BRIEF — Reproduce the listing from its first line through the line containing "the man's hand at point (39, 81) <", with "distance" swapped for "separation" and everything else left unchanged.

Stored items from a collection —
**********
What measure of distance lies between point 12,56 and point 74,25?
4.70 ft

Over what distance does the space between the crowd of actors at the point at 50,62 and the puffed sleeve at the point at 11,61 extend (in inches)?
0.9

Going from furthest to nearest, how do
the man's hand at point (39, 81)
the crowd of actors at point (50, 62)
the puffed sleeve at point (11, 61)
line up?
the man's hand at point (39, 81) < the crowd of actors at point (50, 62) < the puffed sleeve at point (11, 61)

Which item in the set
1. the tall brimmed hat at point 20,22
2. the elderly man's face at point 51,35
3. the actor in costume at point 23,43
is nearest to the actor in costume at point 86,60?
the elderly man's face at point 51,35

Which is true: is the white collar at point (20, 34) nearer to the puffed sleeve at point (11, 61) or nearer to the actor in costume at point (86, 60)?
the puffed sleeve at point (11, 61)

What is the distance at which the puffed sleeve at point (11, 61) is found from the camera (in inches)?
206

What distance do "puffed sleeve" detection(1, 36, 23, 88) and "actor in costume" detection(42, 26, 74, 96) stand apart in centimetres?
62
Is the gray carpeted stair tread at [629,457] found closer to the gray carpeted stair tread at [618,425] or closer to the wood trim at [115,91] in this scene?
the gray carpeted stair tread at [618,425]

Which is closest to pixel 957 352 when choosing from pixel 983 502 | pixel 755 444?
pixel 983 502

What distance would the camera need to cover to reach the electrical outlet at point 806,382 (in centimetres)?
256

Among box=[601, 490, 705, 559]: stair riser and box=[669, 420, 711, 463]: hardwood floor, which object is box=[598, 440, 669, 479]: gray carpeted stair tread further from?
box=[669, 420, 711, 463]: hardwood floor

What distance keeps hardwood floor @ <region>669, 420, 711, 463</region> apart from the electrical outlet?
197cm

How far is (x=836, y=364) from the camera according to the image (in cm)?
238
**********
THE ANSWER —
What measure of separation lies between point 12,56 and point 74,25?
4.70 ft

Over what separation does the space between the crowd of actors at the point at 50,62 and the puffed sleeve at the point at 11,61 extend (in inches)?
0.9

Going from furthest to nearest, how do
the man's hand at point (39, 81)
the crowd of actors at point (50, 62)
the puffed sleeve at point (11, 61)
line up?
the man's hand at point (39, 81) < the crowd of actors at point (50, 62) < the puffed sleeve at point (11, 61)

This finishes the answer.